Minsait, la filial de servicios tecnológicos de Indra, ha marcado un hito en la digitalización financiera al presentar una solución que permite la contratación integral de préstamos a través de WhatsApp. La herramienta, que utiliza Inteligencia Artificial avanzada y cuántica, ha sido en el evento Revolution Banking celebrado en Madrid.
Contratación de principio a fin sin salir del chat
A diferencia de los asistentes virtuales convencionales, esta tecnología permite al usuario gestionar todo el ciclo de vida de un préstamo, desde la simulación inicial hasta la firma digital definitiva, mediante una conversación natural. Gracias a un sistema de IA agéntica, la plataforma es capaz de comprender el lenguaje del cliente, verificar su identidad, analizar documentación e integrarse con los sistemas de evaluación de riesgo (scoring) de los bancos de forma autónoma.

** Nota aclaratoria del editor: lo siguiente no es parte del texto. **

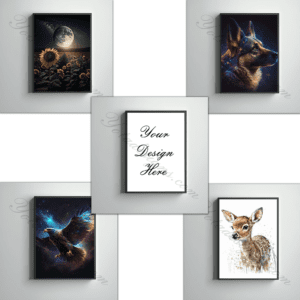 Gray Frame Mockup with Smart Object Photoshop for Stunning Product Displays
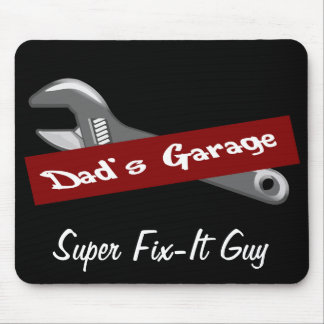 Dad's Garage Mr. Fix It Father's Day Mousepad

Andrés Duque, responsable de IA y Data en Banca de Minsait, destacó que la banca debe estar donde ocurre la vida de los clientes: "Si la vida de los usuarios ocurre en conversaciones, la relación con su banco también debe producirse ahí". Según datos de la compañía, entre el 60% y el 90% de las interacciones se resuelven de manera automatizada, aunque el sistema permite la intervención de un gestor humano si la operación lo requiere.
Inmediatez y seguridad 24/7
La solución responde a una demanda creciente de sencillez. Actualmente, más del 75% de las personas prefieren el mensaje de texto a la llamada telefónica, y en mercados como España e Hispanoamérica, WhatsApp tiene una penetración de hasta el 90%.
El proceso, disponible las 24 horas del día, permite al cliente: simular condiciones del préstamo, aportar y verificar documentación técnica e identidad, recibir la aprobación inmediata basada en su perfil y firmar digitalmente el contrato dentro del propio flujo de WhatsApp.
Con esta apuesta, Minsait consolida su posición como referente en innovación bancaria, sumando esta herramienta a otros proyectos destacados como AliciIA, su avatar de IA para pymes y autónomos, reforzando así una arquitectura financiera que garantiza seguridad, trazabilidad y cumplimiento regulatorio.